White House stubbornness has forced the House to file suit against Eric Holder to force him to turn over documents related to the Fast and Furious investigation. Nancy Pelosi's claims that the lawsuit takes money away from growing the economy and enforcing voting laws is truly laughable. If the administration were truly interested in those noble goals, all it would have to do is turn over the documents. But perhaps forcing the House to spend money on lawyers to pursue these civil contempt charges is another failed Obama Administration effort at a stimulus program.

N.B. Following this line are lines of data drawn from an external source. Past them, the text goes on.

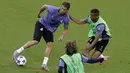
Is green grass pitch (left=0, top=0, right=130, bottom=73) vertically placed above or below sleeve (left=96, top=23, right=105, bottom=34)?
below

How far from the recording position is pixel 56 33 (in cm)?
1417

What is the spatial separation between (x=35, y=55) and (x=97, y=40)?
2.17 meters

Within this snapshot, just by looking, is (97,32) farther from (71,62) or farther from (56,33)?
(56,33)

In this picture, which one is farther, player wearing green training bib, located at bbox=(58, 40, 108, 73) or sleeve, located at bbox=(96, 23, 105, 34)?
sleeve, located at bbox=(96, 23, 105, 34)

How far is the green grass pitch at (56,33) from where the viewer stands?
37.1ft

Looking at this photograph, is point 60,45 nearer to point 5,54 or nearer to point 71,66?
point 5,54

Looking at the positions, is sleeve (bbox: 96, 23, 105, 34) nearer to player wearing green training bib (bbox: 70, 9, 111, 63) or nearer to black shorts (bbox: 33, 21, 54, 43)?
player wearing green training bib (bbox: 70, 9, 111, 63)

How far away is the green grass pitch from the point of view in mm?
11320

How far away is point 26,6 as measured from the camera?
54.2 ft

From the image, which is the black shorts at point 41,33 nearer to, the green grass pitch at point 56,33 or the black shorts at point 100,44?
the green grass pitch at point 56,33

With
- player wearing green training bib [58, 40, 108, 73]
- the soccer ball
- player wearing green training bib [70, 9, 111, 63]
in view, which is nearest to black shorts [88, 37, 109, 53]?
player wearing green training bib [70, 9, 111, 63]

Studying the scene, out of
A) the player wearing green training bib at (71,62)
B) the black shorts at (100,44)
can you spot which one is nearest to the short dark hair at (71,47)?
the player wearing green training bib at (71,62)

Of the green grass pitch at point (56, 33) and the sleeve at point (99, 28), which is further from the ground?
the sleeve at point (99, 28)

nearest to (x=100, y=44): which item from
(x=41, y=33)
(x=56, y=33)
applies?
(x=41, y=33)
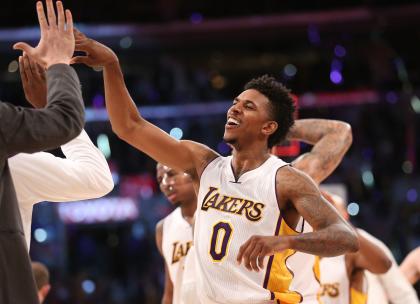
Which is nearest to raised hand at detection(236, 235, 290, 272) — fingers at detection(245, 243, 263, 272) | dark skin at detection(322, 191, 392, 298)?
fingers at detection(245, 243, 263, 272)

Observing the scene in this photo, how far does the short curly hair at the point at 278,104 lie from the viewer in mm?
4035

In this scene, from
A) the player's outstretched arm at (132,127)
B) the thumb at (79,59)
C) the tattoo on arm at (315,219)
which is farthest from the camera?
the player's outstretched arm at (132,127)

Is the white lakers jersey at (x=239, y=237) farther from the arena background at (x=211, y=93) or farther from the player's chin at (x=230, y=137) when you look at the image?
the arena background at (x=211, y=93)

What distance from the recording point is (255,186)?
3754 millimetres

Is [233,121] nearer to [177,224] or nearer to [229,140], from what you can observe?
[229,140]

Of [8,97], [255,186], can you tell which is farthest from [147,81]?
[255,186]

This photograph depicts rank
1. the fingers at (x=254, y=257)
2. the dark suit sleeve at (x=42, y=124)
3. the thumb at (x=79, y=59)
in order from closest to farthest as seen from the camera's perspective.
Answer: the dark suit sleeve at (x=42, y=124)
the fingers at (x=254, y=257)
the thumb at (x=79, y=59)

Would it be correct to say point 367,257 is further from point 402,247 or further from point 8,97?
point 8,97

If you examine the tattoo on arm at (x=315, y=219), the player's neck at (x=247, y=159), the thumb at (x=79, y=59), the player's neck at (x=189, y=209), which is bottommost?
the player's neck at (x=189, y=209)

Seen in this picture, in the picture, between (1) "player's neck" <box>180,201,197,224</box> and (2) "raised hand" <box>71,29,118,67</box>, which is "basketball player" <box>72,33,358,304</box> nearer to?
(2) "raised hand" <box>71,29,118,67</box>

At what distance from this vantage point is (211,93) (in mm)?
15312

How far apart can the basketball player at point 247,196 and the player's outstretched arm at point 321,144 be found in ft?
1.85

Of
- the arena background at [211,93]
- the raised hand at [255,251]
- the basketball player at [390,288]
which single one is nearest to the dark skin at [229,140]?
the raised hand at [255,251]

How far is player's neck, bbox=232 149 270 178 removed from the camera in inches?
153
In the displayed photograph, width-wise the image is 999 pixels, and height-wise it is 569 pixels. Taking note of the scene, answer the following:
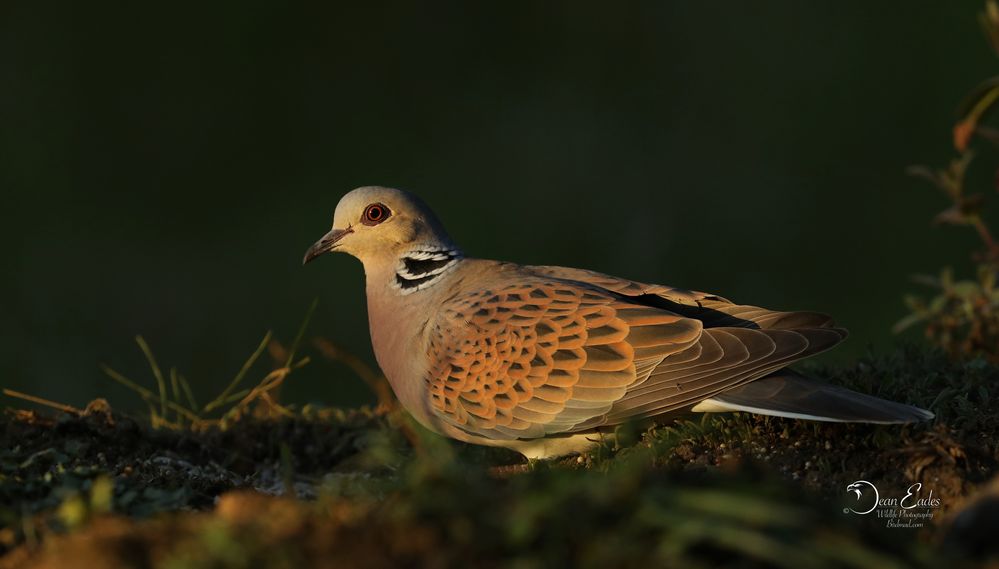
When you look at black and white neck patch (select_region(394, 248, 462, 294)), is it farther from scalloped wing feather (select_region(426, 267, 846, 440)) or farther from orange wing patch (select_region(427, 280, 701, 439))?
orange wing patch (select_region(427, 280, 701, 439))

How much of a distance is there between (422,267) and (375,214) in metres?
0.34

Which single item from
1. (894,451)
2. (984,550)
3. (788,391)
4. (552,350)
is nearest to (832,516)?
(984,550)

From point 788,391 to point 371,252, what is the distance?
2123 mm

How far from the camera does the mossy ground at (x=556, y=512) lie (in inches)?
89.6

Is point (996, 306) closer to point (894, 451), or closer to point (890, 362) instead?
point (890, 362)

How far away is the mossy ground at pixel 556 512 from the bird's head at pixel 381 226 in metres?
1.55

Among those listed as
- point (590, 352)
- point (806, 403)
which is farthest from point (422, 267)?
point (806, 403)

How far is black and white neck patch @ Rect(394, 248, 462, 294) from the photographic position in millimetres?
5312

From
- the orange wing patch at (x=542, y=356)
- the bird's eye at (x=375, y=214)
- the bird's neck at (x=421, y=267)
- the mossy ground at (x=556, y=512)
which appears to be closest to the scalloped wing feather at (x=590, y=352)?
the orange wing patch at (x=542, y=356)

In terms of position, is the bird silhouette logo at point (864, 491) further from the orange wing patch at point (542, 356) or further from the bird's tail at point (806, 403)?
the orange wing patch at point (542, 356)

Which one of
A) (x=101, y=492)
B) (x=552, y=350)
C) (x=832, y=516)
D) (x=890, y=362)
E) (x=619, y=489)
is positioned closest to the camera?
(x=619, y=489)

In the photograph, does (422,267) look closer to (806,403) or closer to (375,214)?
(375,214)

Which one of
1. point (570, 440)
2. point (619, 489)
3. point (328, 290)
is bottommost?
point (328, 290)

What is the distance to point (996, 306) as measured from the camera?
534cm
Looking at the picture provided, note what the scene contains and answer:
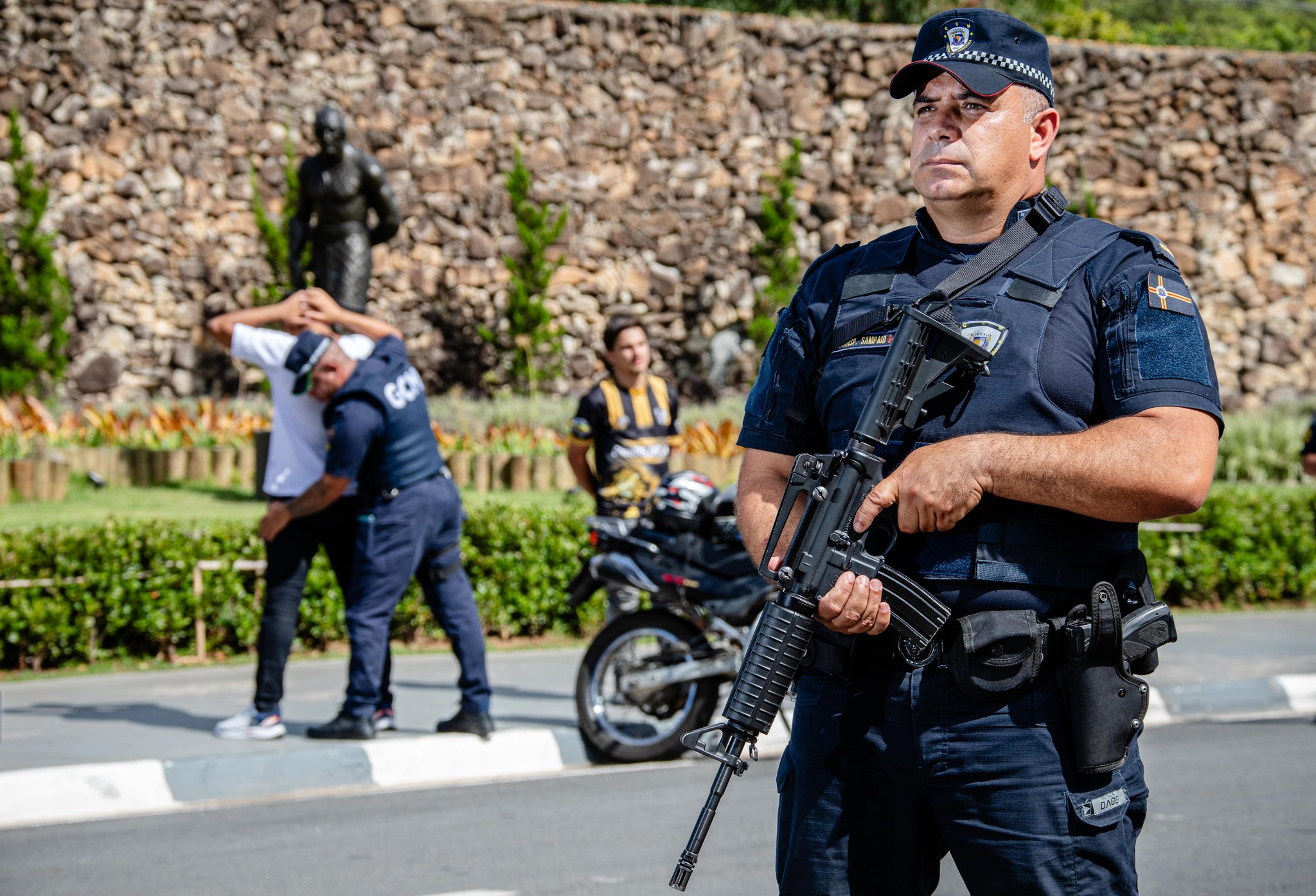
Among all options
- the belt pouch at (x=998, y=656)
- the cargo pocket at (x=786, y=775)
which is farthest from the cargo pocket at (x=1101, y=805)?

This inanity should not obscure the fact that there are important, conflicting issues here. Congress has every right, as part of its oversight powers, to find out who is responsible for the bizarre DOJ gun-running program that resulted in the death of a U.S. law enforcement official. The Justice Department should try to keep confidential any information that is directly related to sensitive law enforcement programs -- for example, we do not want to publicly reveal the names of drug cartel informants.

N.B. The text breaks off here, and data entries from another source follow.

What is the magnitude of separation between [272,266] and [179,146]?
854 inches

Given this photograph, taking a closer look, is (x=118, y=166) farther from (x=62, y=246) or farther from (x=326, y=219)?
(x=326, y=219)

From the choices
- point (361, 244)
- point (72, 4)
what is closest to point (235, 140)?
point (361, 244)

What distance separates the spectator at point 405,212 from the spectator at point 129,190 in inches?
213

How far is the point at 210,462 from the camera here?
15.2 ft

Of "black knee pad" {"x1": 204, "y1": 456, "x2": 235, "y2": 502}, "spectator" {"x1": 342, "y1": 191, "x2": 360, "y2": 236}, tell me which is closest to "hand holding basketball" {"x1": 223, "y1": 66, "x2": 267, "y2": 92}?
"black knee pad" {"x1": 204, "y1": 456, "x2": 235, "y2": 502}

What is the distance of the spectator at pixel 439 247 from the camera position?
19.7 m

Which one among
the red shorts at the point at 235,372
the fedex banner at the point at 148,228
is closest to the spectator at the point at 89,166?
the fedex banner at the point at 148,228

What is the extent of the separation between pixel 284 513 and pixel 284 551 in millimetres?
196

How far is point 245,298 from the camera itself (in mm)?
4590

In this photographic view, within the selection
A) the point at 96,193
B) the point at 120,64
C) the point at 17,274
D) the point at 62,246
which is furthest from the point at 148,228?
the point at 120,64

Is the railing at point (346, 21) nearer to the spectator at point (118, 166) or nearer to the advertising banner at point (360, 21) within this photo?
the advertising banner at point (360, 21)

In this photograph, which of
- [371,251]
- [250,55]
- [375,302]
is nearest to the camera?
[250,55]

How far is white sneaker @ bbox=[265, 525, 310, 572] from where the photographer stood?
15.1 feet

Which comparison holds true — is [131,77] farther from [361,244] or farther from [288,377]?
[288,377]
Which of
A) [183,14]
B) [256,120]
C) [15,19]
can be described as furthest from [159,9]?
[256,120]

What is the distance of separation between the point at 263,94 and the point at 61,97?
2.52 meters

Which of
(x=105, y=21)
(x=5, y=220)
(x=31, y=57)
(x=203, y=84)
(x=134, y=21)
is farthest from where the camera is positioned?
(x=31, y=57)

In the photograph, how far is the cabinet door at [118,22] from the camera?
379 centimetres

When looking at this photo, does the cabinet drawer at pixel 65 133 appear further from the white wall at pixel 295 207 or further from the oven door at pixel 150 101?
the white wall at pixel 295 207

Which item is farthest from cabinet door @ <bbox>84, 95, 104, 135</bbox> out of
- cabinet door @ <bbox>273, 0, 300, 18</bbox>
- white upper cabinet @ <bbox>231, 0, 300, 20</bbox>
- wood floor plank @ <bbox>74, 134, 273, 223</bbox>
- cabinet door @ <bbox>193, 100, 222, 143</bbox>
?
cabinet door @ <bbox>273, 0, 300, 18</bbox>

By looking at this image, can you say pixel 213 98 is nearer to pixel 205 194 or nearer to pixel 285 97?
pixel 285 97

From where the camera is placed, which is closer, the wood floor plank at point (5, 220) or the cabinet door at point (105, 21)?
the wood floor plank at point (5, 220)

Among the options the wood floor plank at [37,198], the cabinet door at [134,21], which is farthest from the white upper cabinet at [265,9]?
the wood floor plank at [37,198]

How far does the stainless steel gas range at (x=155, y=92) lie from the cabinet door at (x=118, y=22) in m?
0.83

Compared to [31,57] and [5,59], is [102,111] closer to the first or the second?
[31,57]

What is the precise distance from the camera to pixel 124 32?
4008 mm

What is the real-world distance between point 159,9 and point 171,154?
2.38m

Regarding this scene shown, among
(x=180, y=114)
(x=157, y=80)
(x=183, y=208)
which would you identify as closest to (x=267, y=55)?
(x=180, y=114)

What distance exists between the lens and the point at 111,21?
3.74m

The usual way to resolve this conflict is for DOJ to show the documents to the committee staff in a closed meeting -- that is what often happened during the congressional investigations into the Clinton Whitewater scandals (in which I participated as general counsel to Senator Orrin Hatch).
It is extraordinary that the DOJ has dug in its heels so deeply that the House has to file a suit, rather than reach some negotiated compromise. That the DOJ won't provide the documents in a closed setting to Darrell Issa and his staff demonstrates that it is the Obama administration, rather than the House, that is really the one willing to risk a conflict between the branches in the midst of an election year. It is yet another self-inflicted wound for Attorney General Holder.